Exercise materials:
◇ ◇ ◇
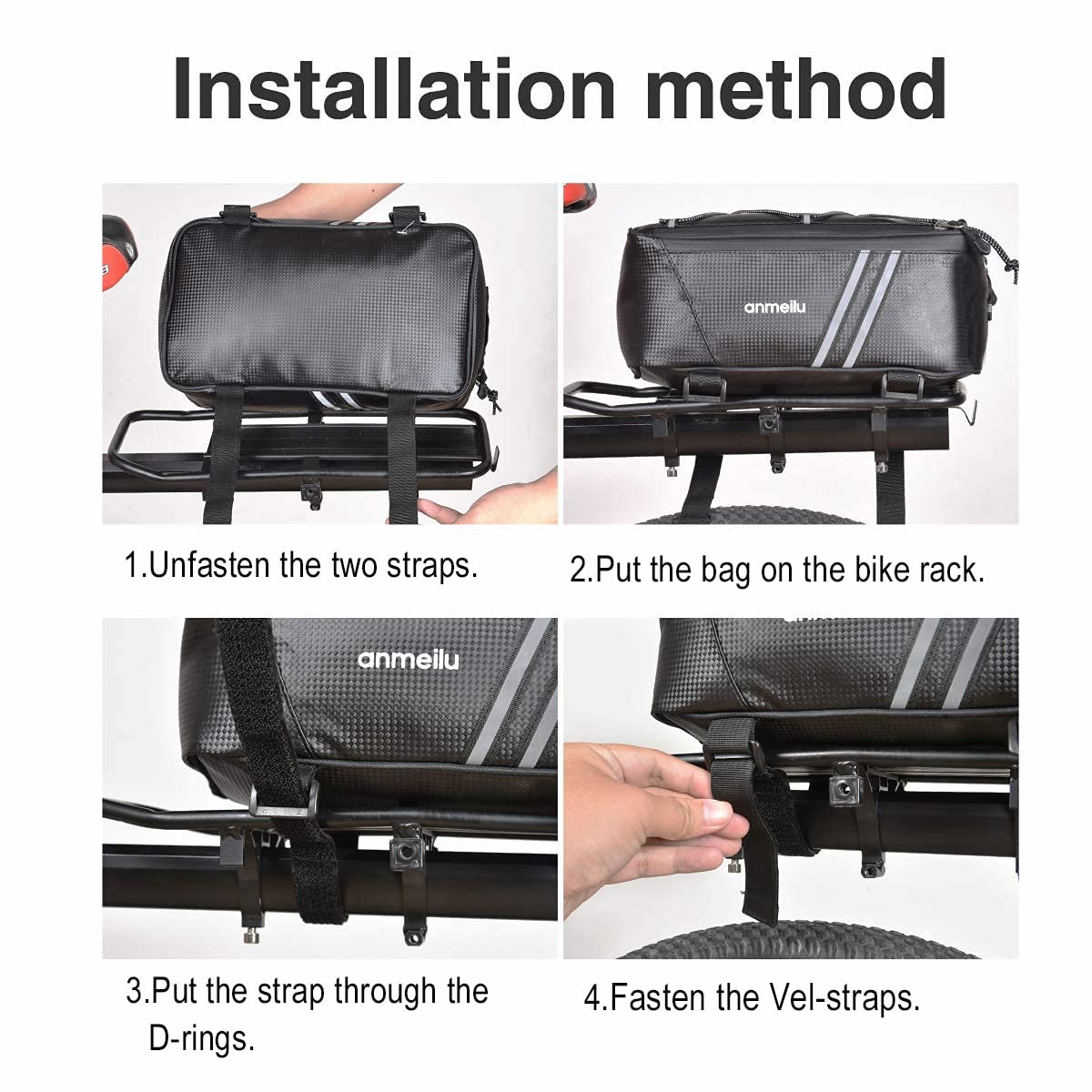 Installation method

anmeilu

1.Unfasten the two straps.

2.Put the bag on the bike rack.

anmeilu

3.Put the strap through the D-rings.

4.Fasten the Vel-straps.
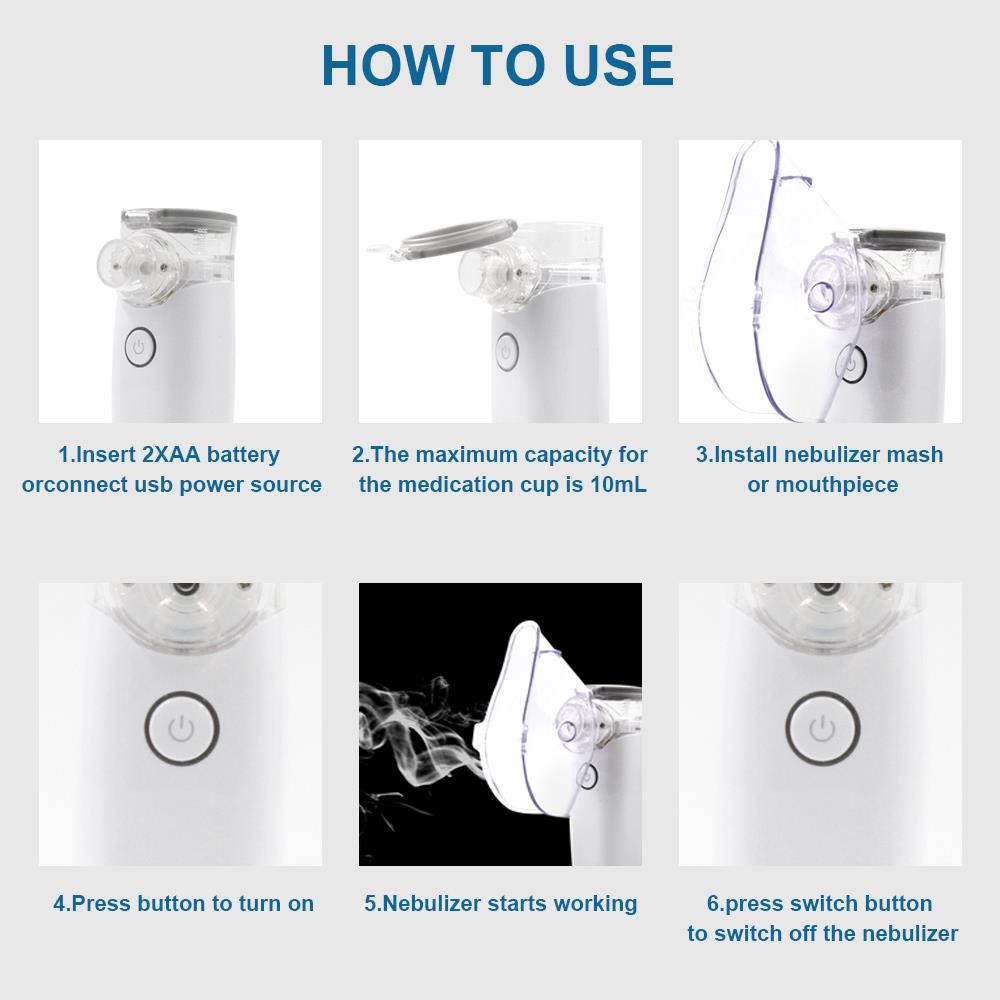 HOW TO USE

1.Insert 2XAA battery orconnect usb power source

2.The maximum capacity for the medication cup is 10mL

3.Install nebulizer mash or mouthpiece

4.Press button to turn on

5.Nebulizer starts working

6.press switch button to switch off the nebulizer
◇ ◇ ◇
Work item: From the line that contains "4.Fasten the Vel-straps." to the last line of the data above, inclusive, transcribe every line exactly and only those lines, omitting pictures.

Result for this exercise:
4.Fasten the Vel-straps.
 HOW TO USE

1.Insert 2XAA battery orconnect usb power source

2.The maximum capacity for the medication cup is 10mL

3.Install nebulizer mash or mouthpiece

4.Press button to turn on

5.Nebulizer starts working

6.press switch button to switch off the nebulizer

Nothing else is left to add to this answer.